Trecho fornecido —
Ao analisar minuciosamente as três Propostas Pedagógicas, a original em pouco difere das duas redações seguintes. Das quatro ênfases da 1ª redação (Física, Biofísica, Química e Materiais) as duas últimas foram suprimidas na 2ª redação para se aprovar de qualquer jeito para o Vestibular do ano passado, e na 3ª redação retornou-se com a ênfase de Materiais e mudou-se o nome da ênfase de Biofísica para Bionanotecnologia. Mas em nada mudou a estrutura do texto, como se as congregações fossem instâncias meramente simbólicas, deixando a impressão de que o projeto é intocável. Fato apoiado pela ausência de documentação de como foi constituída a Comissão de Trabalho que elaborou o projeto, da qual se deve ponderar se é legítima. Em um email em anexado logo após o parecer, o prof. Rodrigo Barbosa Capaz esclareceu que a Comissão surgiu espontaneamente e pediu aval aos Diretores das Unidades. Que é estranho, pois além de não estar documentado no processo, é um desagravo ao Regimento Geral da UFRJ que determina que a proposição de novos cursos é uma atribuição dos Conselhos de Centro e, portanto, só após as deliberações dessas instâncias seriam válidas a construção de um Projeto Pedagógico e a indicação dos professores para escrevê-lo. Ao que consta no processo, a proposta chegou totalmente formulada ao Conselho de Centro do CCMN, e não há qualquer apreciação dos Conselhos do CT e do CCS que são representativos de Unidades envolvidas.

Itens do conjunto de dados
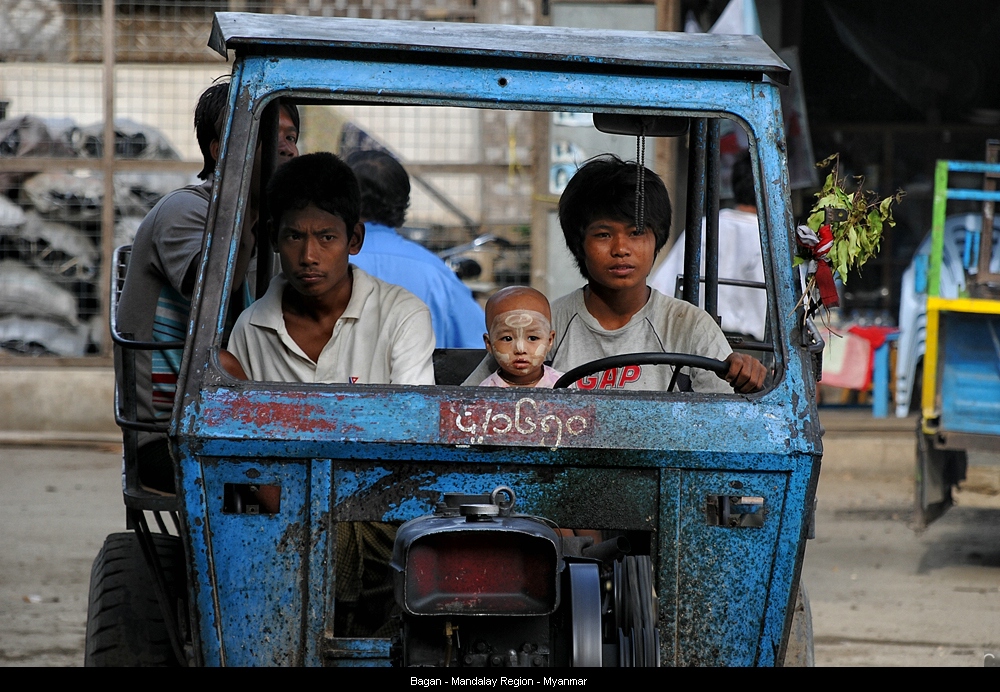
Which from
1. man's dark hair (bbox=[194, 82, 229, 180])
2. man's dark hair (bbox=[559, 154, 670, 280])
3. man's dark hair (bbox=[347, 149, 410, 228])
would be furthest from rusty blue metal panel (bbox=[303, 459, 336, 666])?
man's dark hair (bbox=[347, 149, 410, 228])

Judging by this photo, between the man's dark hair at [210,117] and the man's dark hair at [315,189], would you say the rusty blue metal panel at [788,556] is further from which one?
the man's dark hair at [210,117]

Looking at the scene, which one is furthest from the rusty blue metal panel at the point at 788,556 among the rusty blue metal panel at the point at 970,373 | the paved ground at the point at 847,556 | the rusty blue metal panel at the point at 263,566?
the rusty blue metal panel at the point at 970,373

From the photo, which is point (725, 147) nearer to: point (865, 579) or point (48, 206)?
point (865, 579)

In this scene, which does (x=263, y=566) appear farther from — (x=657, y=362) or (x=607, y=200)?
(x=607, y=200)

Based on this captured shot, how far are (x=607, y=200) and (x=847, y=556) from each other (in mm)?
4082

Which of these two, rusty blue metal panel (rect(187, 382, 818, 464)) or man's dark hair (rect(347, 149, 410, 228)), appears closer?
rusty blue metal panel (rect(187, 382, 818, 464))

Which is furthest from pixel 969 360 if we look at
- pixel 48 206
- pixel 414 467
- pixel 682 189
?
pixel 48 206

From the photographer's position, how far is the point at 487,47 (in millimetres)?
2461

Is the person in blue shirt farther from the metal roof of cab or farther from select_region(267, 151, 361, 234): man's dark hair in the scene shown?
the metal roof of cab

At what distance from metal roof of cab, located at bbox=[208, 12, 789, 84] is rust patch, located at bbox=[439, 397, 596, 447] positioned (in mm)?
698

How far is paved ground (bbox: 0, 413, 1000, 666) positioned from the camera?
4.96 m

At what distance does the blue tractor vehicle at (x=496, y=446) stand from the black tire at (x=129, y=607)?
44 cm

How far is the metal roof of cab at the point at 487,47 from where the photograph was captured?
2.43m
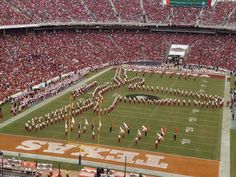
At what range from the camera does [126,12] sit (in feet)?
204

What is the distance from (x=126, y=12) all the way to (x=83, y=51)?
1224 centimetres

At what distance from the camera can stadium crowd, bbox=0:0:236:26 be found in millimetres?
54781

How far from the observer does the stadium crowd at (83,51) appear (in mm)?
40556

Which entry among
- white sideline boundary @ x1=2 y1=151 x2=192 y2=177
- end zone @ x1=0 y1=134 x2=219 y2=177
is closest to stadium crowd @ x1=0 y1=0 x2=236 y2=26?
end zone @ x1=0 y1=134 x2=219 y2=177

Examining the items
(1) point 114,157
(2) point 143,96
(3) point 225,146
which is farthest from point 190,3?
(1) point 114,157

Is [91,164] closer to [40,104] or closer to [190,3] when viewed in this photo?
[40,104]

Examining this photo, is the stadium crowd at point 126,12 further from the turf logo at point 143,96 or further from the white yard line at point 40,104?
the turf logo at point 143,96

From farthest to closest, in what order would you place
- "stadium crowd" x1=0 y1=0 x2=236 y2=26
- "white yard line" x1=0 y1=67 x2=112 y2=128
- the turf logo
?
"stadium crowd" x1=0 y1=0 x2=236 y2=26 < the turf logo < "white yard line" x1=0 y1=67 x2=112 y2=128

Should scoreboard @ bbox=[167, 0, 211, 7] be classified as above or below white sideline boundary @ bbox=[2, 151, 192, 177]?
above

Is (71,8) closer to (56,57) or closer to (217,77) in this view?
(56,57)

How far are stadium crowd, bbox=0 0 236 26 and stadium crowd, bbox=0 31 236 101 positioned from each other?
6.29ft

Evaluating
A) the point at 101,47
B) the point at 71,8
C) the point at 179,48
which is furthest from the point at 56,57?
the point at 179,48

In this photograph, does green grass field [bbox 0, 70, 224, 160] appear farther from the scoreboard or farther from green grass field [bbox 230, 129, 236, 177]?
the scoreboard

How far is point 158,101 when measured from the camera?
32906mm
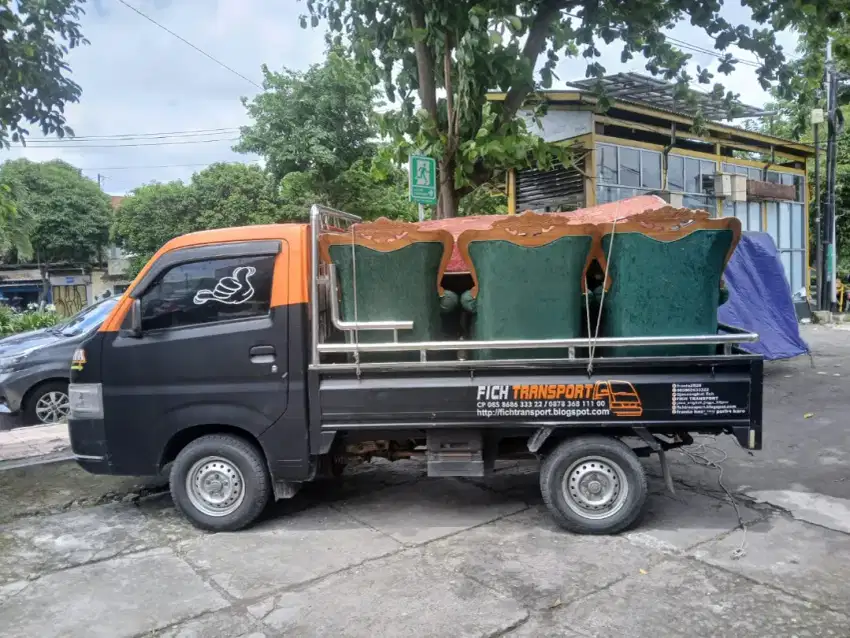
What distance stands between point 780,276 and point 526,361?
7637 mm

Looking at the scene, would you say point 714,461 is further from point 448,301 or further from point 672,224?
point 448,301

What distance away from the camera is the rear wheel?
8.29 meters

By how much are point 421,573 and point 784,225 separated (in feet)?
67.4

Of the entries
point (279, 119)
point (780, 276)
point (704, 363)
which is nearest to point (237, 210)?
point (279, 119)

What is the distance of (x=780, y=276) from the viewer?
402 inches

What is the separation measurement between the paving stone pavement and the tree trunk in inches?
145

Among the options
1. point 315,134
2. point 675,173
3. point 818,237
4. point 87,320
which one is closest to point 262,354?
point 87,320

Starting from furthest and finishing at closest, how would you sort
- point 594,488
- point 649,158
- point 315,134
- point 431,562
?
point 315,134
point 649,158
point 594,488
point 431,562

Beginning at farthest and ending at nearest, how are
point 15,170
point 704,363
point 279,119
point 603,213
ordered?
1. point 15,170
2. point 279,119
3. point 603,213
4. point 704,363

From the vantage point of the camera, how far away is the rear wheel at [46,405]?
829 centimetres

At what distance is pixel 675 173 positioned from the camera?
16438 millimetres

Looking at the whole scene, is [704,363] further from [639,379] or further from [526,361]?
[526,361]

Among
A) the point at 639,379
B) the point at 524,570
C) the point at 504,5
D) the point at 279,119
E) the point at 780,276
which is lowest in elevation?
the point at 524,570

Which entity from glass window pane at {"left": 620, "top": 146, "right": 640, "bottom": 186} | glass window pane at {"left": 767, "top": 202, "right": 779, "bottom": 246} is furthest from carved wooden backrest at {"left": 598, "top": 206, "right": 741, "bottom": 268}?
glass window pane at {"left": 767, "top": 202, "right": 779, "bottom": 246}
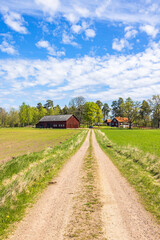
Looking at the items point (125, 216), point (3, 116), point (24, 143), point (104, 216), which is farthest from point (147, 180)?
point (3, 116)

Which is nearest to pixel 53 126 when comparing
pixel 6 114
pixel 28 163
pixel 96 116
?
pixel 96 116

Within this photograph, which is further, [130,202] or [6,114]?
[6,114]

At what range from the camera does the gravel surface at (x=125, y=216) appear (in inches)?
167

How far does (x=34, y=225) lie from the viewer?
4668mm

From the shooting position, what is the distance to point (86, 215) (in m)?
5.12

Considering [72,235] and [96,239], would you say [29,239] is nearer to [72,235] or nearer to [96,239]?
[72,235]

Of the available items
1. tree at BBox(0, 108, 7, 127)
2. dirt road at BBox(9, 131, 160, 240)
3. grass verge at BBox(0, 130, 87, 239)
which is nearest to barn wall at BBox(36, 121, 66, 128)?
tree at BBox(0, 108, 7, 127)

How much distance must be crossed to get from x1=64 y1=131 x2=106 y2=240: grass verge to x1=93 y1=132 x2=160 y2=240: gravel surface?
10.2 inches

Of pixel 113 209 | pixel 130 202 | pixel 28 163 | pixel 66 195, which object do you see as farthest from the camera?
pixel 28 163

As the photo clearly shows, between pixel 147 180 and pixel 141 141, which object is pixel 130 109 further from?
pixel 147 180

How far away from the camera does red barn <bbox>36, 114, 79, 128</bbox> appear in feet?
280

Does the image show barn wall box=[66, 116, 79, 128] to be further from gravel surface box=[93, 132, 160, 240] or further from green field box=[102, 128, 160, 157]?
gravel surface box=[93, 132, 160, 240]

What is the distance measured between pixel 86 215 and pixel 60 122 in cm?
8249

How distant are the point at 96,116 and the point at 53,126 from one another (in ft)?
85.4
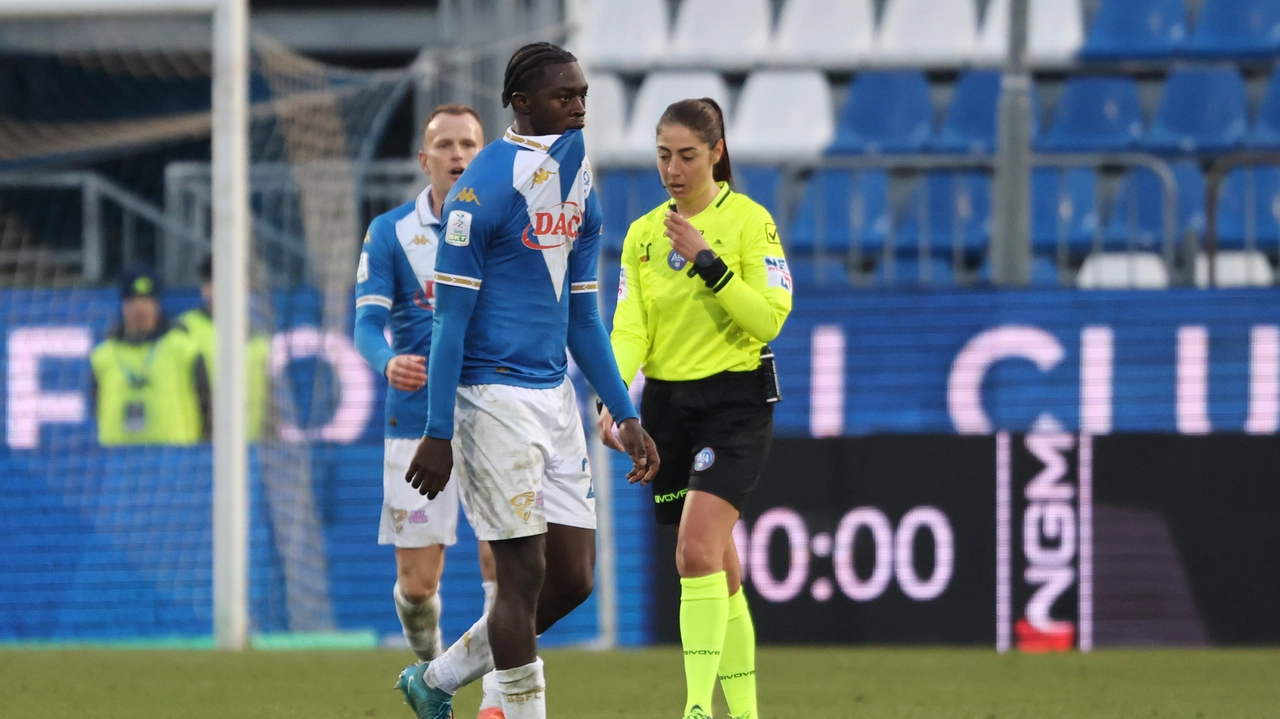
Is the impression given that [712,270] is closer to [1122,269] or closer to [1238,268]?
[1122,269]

Instrução escrita — Imprima na íntegra o trecho sobre as três propostas pedagógicas, sem alterar nenhuma palavra ou sinal.

Resultado —
Ao analisar minuciosamente as três Propostas Pedagógicas, a original em pouco difere das duas redações seguintes. Das quatro ênfases da 1ª redação (Física, Biofísica, Química e Materiais) as duas últimas foram suprimidas na 2ª redação para se aprovar de qualquer jeito para o Vestibular do ano passado, e na 3ª redação retornou-se com a ênfase de Materiais e mudou-se o nome da ênfase de Biofísica para Bionanotecnologia. Mas em nada mudou a estrutura do texto, como se as congregações fossem instâncias meramente simbólicas, deixando a impressão de que o projeto é intocável. Fato apoiado pela ausência de documentação de como foi constituída a Comissão de Trabalho que elaborou o projeto, da qual se deve ponderar se é legítima. Em um email em anexado logo após o parecer, o prof. Rodrigo Barbosa Capaz esclareceu que a Comissão surgiu espontaneamente e pediu aval aos Diretores das Unidades. Que é estranho, pois além de não estar documentado no processo, é um desagravo ao Regimento Geral da UFRJ que determina que a proposição de novos cursos é uma atribuição dos Conselhos de Centro e, portanto, só após as deliberações dessas instâncias seriam válidas a construção de um Projeto Pedagógico e a indicação dos professores para escrevê-lo. Ao que consta no processo, a proposta chegou totalmente formulada ao Conselho de Centro do CCMN, e não há qualquer apreciação dos Conselhos do CT e do CCS que são representativos de Unidades envolvidas.